### WHAT YOU ARE ASKED TO DO
Copying rule for the data below: pictures stay out, and only the lines from the one with "Ideal Lux 260662" down to the one with "High-voltage switchroom with", inclusive, are repeated exactly.

### MATERIAL SUPPLIED
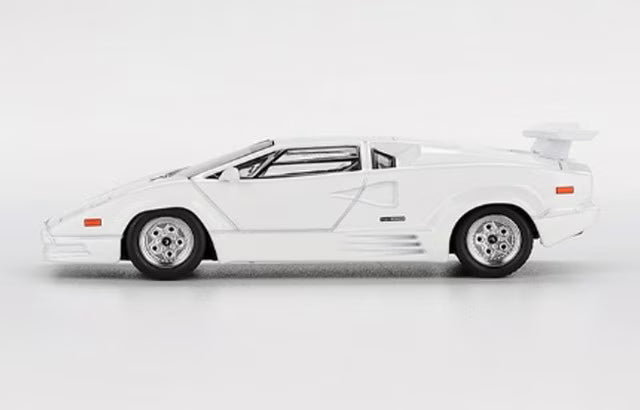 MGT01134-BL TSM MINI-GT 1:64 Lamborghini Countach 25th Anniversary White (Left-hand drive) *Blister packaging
* * *
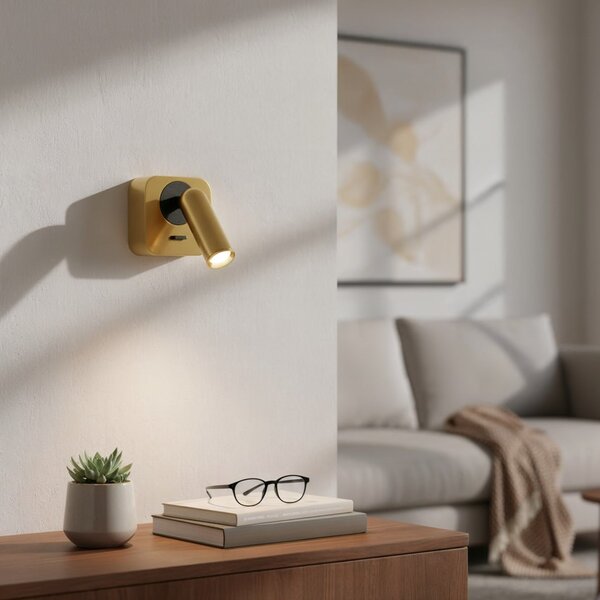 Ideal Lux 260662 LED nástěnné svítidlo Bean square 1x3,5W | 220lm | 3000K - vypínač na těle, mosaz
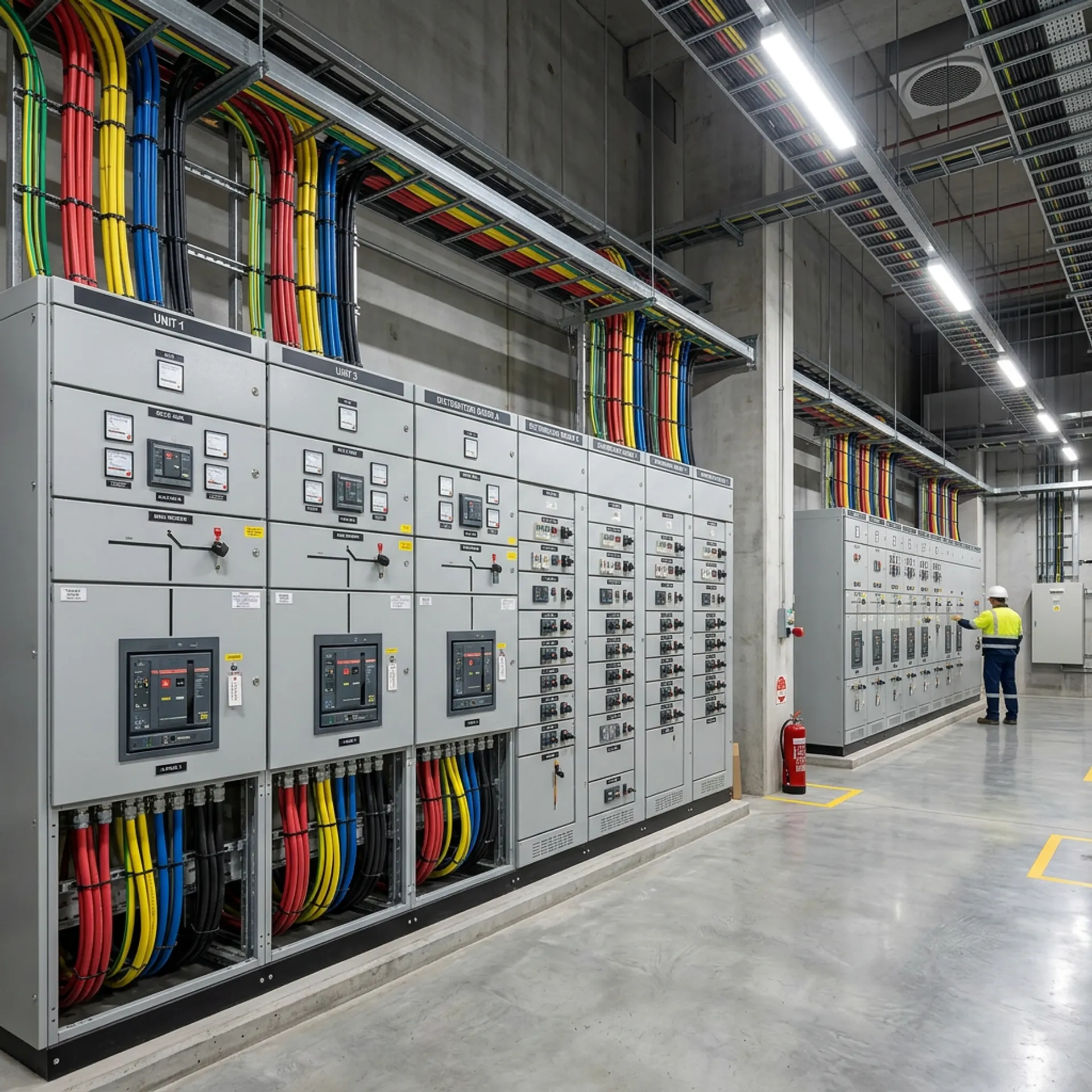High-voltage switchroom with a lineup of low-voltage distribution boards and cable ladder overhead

### TASK OUTPUT
 Ideal Lux 260662 LED nástěnné svítidlo Bean square 1x3,5W | 220lm | 3000K - vypínač na těle, mosaz
High-voltage switchroom with a lineup of low-voltage distribution boards and cable ladder overhead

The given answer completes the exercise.